Engineering Dynamics - Car Striking a Barrier

[ConnorM]

Homework Statement

A car, assumed to be rigid and having a mass of 800 kg, strikes a barrel-barrier installation without the driver applying the brakes. From experiments the magnitude of the force of resistance F_r, created by deforming the barrels successive, is shown as a function of the vehicle penetration, s. If the car strikes the barrier traveling at a velocity v_c = 60 km/h, determine approximately the distance s to which the car penetrates the barrier.

http://imgur.com/LYc87dW - here is a picture of my question. This has the graph of how the barrels resistance force increases with s.

Homework Equations

v_c = 60 km/h = 16.67 m/s
m = 800 kg

T (Kinetic energy) = 1/2 * mv^2

U_1->2 = ∫F ds

∑U_1->2 = T_2 - T_1

The Attempt at a Solution

Starting off I assumed that once the car had reached the distance s it will have zero kinetic energy. So my equation became

∑U_1->2 = - T_1,

∫F ds = - 1/2 *mv^2, would my bounds of integration be 0 -> s ?

I don't really know what to do, am I using the right principles here?

 

[da_nang]

You got it somewhat figured out. Keep in mind the signs when simplifying this:
$$E_{\text{Final}} - E_{\text{Initial}} = \int \vec{F}(\vec{s}) \cdot \text{d}\vec{s}$$

 

[ConnorM]

OK so then I would have,

∫F ds 0 -> s = - 1/2 *mv2

∫F ds 0 -> s = 111,155.56 J

So from the graph, 40 kN x 0.75m = 30 J

Then I need 111,155.56 J - 30,000 J = 81,155.56 J,

so 60 kN x s = 81,155.56 J

s = 81,155.56 J / 60 kN

s = 1.35 m, then 1.35m + 0.75m = 2.10m

 

[Nick_613]

I did something similar, but I don't get how you end up with 111,155.56 J. -1/2 (800)(60)^2 = 1,440,000. I wanted to go about it the same way as you but as I added up the separate distances, they went past the graph and still didn't get close to the amount of energy needed. Can anyone please clarify this?
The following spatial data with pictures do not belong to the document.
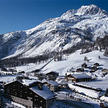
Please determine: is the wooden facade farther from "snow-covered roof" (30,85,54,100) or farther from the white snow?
the white snow

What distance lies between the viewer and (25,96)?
43.5m

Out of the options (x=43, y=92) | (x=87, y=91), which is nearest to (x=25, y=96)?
(x=43, y=92)

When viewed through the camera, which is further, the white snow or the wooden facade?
the white snow

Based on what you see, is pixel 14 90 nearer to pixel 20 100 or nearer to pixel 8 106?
pixel 20 100

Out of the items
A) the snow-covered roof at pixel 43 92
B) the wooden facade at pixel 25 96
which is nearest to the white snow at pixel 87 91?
the snow-covered roof at pixel 43 92

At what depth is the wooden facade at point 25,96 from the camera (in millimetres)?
40966

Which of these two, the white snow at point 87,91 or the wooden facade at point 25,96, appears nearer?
the wooden facade at point 25,96

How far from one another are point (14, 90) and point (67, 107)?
12858mm

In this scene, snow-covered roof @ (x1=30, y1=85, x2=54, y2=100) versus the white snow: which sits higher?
snow-covered roof @ (x1=30, y1=85, x2=54, y2=100)

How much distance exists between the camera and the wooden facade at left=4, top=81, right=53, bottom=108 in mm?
40966

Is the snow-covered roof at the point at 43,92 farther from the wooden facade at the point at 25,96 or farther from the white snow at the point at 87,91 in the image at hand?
the white snow at the point at 87,91

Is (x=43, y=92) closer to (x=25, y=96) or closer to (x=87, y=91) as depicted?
(x=25, y=96)

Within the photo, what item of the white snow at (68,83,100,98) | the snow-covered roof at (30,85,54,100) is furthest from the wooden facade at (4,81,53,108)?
the white snow at (68,83,100,98)

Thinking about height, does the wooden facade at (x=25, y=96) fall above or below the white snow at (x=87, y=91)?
above
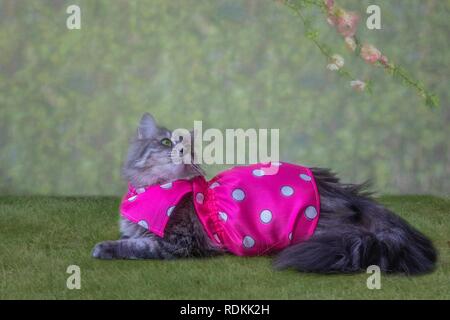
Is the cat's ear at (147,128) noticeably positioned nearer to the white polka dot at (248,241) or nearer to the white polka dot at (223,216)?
the white polka dot at (223,216)

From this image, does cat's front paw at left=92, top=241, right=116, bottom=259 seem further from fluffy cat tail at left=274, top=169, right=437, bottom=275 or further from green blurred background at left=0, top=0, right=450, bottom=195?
green blurred background at left=0, top=0, right=450, bottom=195

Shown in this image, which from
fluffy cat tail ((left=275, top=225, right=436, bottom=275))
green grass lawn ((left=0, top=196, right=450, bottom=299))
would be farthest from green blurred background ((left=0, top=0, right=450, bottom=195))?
fluffy cat tail ((left=275, top=225, right=436, bottom=275))

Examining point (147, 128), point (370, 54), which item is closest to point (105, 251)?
point (147, 128)

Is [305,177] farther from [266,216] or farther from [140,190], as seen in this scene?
[140,190]

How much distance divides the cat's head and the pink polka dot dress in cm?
3

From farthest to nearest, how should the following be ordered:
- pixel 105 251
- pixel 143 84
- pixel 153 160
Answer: pixel 143 84 → pixel 153 160 → pixel 105 251

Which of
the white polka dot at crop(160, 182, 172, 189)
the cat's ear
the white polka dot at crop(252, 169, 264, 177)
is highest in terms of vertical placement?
the cat's ear

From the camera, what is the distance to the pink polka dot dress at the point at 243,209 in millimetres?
2756

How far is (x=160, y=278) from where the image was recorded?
2480mm

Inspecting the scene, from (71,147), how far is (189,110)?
66cm

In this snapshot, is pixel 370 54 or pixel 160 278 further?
pixel 370 54

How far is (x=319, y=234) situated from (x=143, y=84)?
1.76 metres

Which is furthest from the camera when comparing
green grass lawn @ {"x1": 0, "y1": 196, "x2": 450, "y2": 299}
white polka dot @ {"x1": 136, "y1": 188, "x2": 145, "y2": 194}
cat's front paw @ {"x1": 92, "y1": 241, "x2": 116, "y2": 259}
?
white polka dot @ {"x1": 136, "y1": 188, "x2": 145, "y2": 194}

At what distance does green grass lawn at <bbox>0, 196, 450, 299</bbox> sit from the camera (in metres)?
2.33
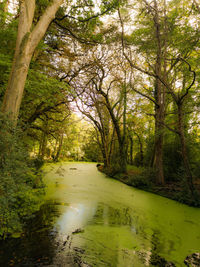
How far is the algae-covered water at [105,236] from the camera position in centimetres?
227

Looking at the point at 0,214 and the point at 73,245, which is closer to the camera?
the point at 0,214

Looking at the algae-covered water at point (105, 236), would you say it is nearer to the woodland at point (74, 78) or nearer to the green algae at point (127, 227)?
the green algae at point (127, 227)

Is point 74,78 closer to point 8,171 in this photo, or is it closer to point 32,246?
point 8,171

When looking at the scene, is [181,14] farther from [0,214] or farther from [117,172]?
[0,214]

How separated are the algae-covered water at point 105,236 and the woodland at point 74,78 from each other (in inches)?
16.6

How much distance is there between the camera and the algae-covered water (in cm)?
227

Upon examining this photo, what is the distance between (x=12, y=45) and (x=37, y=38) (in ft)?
6.63

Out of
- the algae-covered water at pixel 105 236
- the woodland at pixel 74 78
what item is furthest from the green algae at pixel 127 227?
the woodland at pixel 74 78

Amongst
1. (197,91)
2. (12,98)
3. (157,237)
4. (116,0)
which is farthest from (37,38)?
(197,91)

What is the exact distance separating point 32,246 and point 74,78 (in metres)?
6.17

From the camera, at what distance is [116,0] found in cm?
466

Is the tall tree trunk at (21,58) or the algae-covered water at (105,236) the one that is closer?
the algae-covered water at (105,236)

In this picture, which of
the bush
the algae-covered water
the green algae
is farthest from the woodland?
the green algae

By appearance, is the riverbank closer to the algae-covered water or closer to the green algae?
the green algae
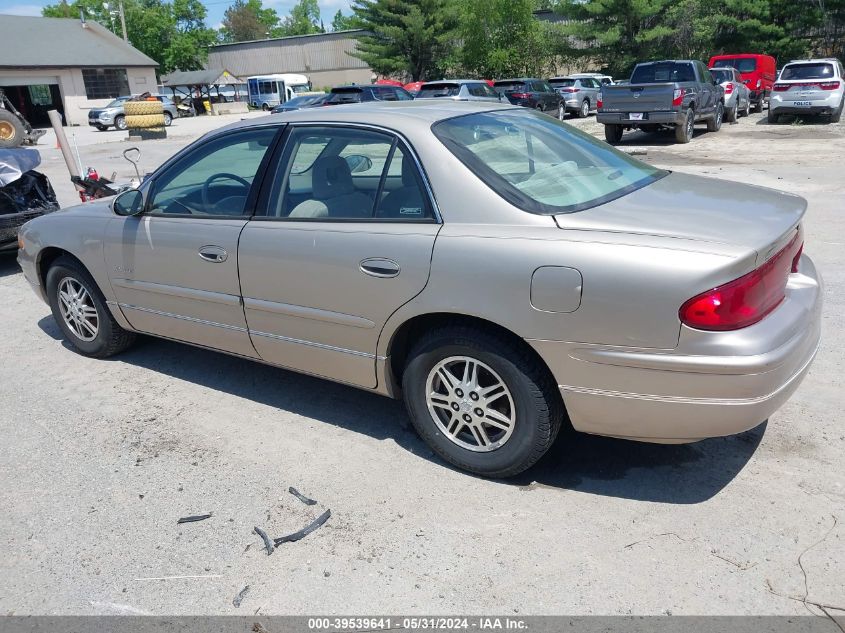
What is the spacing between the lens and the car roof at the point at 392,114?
11.7 ft

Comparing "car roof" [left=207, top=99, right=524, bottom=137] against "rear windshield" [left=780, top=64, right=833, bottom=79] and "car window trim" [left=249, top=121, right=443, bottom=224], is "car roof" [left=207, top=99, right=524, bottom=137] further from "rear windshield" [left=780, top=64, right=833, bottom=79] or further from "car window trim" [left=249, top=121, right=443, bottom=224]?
"rear windshield" [left=780, top=64, right=833, bottom=79]

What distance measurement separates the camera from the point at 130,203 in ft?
14.6

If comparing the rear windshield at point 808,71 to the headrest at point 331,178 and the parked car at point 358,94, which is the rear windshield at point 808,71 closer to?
the parked car at point 358,94

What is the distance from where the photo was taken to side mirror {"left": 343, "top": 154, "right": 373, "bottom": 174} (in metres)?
3.83

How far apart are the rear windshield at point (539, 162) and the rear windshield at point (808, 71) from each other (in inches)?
753

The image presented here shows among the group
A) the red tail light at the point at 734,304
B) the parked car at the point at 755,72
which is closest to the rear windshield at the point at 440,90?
the parked car at the point at 755,72

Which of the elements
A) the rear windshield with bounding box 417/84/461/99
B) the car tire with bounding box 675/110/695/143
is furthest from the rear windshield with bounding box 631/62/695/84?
the rear windshield with bounding box 417/84/461/99

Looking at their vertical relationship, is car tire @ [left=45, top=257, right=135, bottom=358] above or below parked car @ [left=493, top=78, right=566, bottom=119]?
below

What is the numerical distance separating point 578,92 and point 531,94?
4140 millimetres

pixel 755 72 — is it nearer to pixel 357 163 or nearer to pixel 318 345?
pixel 357 163

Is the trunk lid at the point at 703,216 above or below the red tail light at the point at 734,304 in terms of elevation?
above

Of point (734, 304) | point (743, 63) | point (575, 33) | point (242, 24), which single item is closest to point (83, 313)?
point (734, 304)

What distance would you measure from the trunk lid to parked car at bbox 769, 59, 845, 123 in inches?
746

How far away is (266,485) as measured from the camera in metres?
3.50
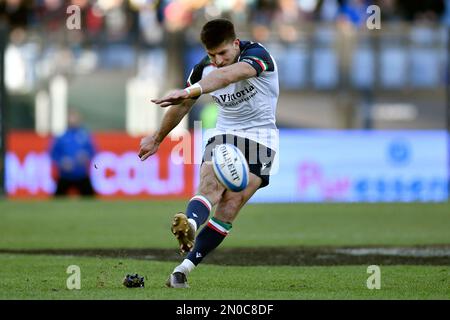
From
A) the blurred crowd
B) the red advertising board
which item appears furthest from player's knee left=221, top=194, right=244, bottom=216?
the blurred crowd

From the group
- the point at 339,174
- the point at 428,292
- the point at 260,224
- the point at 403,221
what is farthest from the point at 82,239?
the point at 339,174

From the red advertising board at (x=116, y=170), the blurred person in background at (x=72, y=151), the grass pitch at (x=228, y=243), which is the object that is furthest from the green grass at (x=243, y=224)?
the red advertising board at (x=116, y=170)

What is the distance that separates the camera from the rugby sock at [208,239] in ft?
30.0

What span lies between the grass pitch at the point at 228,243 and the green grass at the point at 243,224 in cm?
2

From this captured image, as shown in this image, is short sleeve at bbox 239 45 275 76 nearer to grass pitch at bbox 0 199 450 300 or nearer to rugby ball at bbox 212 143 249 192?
rugby ball at bbox 212 143 249 192

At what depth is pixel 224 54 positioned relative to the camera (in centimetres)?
916

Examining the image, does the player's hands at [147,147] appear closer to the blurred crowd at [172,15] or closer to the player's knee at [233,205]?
the player's knee at [233,205]

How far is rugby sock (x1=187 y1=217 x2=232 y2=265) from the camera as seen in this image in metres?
9.15

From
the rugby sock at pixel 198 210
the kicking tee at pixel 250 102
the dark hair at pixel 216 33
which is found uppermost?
the dark hair at pixel 216 33

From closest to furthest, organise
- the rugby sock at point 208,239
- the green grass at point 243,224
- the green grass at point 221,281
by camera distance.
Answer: the green grass at point 221,281
the rugby sock at point 208,239
the green grass at point 243,224

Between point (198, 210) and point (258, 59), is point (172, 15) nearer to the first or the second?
point (258, 59)
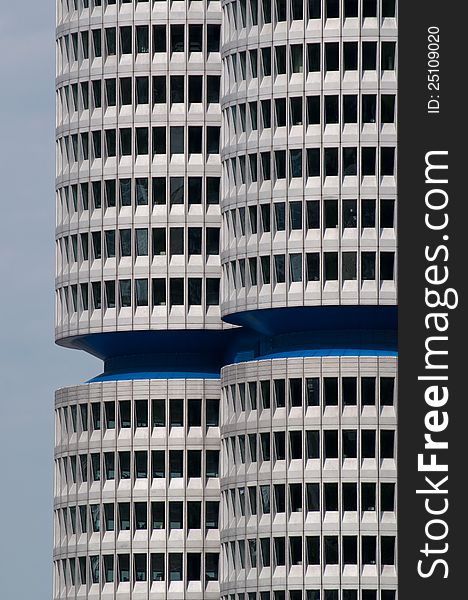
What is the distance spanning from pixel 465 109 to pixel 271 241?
43.7m

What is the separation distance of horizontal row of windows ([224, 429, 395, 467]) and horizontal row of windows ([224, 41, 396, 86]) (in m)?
22.7

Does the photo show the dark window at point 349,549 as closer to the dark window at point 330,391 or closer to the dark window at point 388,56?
the dark window at point 330,391

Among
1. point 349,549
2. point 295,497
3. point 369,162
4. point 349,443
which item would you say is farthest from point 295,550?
point 369,162

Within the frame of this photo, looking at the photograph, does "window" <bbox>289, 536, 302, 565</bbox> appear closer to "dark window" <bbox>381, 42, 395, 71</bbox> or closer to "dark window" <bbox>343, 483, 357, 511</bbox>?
"dark window" <bbox>343, 483, 357, 511</bbox>

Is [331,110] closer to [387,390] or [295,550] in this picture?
[387,390]

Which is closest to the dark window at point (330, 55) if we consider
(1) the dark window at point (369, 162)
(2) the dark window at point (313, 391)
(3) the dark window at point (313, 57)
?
(3) the dark window at point (313, 57)

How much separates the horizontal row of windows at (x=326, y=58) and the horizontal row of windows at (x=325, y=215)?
831 cm

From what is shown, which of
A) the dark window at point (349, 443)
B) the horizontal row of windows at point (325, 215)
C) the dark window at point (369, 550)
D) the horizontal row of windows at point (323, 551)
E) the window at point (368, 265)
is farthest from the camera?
the horizontal row of windows at point (325, 215)

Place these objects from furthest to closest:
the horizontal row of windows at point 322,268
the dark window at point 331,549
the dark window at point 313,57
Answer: the dark window at point 313,57
the horizontal row of windows at point 322,268
the dark window at point 331,549

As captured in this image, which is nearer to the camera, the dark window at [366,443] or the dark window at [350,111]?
the dark window at [366,443]

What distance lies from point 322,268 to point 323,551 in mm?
17574

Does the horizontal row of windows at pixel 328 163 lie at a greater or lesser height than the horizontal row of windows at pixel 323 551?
greater

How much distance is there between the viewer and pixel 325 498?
189 metres

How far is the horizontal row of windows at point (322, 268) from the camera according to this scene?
190m
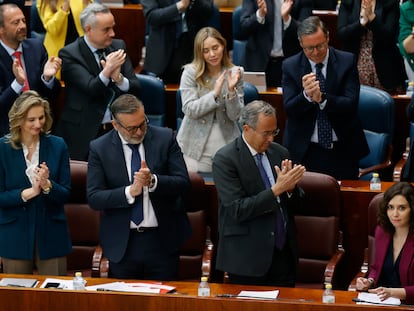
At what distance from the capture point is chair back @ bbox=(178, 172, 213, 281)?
5.62 m

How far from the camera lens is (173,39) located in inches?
282

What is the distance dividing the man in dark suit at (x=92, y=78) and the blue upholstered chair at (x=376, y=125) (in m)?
1.33

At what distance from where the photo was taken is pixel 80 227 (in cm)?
579

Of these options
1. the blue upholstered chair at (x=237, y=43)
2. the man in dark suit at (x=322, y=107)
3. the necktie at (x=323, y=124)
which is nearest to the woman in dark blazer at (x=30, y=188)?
the man in dark suit at (x=322, y=107)

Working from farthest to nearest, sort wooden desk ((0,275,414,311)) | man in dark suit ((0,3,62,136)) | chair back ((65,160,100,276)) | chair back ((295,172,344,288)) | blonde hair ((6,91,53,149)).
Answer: man in dark suit ((0,3,62,136))
chair back ((65,160,100,276))
chair back ((295,172,344,288))
blonde hair ((6,91,53,149))
wooden desk ((0,275,414,311))

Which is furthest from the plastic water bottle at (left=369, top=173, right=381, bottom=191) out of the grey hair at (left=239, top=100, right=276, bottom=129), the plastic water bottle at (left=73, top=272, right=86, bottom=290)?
the plastic water bottle at (left=73, top=272, right=86, bottom=290)

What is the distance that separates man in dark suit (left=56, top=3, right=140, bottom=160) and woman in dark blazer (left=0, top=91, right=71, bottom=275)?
2.92ft

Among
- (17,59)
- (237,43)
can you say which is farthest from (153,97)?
(237,43)

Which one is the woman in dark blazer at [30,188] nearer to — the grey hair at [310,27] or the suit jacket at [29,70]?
the suit jacket at [29,70]

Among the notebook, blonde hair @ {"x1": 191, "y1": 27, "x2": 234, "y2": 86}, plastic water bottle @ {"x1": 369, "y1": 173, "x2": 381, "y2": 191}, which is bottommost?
plastic water bottle @ {"x1": 369, "y1": 173, "x2": 381, "y2": 191}

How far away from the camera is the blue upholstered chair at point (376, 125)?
641 cm

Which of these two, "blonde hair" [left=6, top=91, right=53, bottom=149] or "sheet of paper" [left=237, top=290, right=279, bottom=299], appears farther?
"blonde hair" [left=6, top=91, right=53, bottom=149]

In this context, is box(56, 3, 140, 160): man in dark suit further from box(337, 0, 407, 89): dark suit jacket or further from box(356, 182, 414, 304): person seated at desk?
box(356, 182, 414, 304): person seated at desk

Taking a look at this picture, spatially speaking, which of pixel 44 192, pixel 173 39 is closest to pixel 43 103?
pixel 44 192
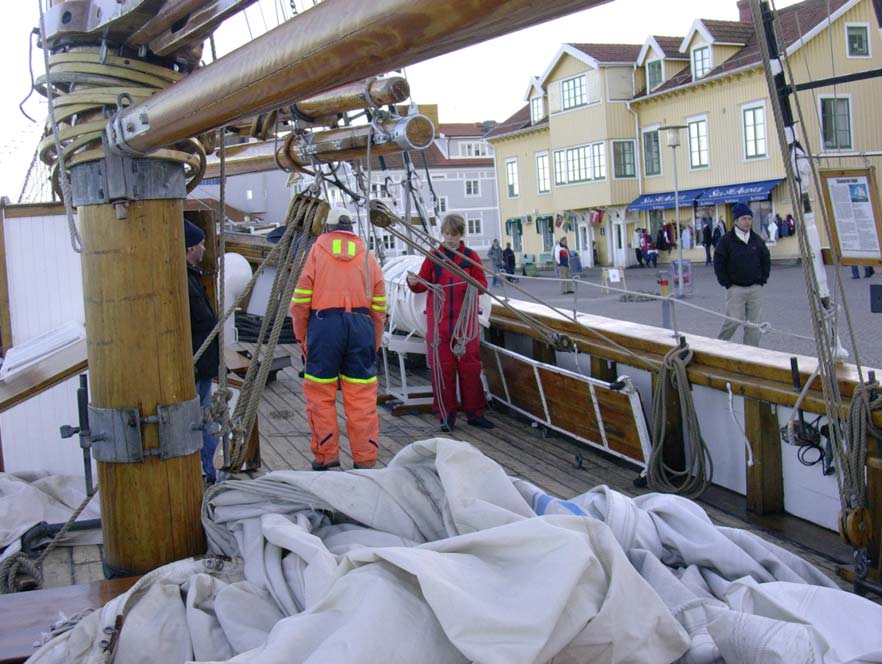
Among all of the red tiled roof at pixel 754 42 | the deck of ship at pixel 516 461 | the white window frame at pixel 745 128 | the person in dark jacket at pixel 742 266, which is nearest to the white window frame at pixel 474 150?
the red tiled roof at pixel 754 42

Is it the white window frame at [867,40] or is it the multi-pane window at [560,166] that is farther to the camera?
the multi-pane window at [560,166]

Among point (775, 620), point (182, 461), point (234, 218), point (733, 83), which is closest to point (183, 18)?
point (182, 461)

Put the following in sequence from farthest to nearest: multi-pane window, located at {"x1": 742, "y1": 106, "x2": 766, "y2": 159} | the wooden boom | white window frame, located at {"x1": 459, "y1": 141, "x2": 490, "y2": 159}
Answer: white window frame, located at {"x1": 459, "y1": 141, "x2": 490, "y2": 159}
multi-pane window, located at {"x1": 742, "y1": 106, "x2": 766, "y2": 159}
the wooden boom

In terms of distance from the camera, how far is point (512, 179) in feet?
143

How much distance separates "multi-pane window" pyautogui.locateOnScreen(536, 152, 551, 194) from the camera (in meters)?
40.9

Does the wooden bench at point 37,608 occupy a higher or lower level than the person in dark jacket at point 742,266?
lower

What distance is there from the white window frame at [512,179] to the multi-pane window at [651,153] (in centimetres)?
805

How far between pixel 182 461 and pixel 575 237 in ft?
124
... 5 seconds later I realize we use m/s not km/h in SI, after spending two hours trying to figure it out... sorry thanks anyways

 

[canon23]

OK so then I would have,

∫F ds 0 -> s = - 1/2 *mv2

∫F ds 0 -> s = 111,155.56 J

So from the graph, 40 kN x 0.75m = 30 J

Then I need 111,155.56 J - 30,000 J = 81,155.56 J,

so 60 kN x s = 81,155.56 J

s = 81,155.56 J / 60 kN

s = 1.35 m, then 1.35m + 0.75m = 2.10m

I think I'm taking the same dynamics course as you, I finished my CAP assignment yesterday so I might be able to help.

Remember Fr is opposite to the displacement therefore negative such that:

T1 + ∑U1→2 = T2
1/2mv^2 - Area = 0

Also you are measuring area so your units will be according to the graph "kN m" not "J" such that:

Area = 111155.56 N ft = 111.16 kN ft I also got "s = 2.10 m" as my final answer, so I'm assuming it's right.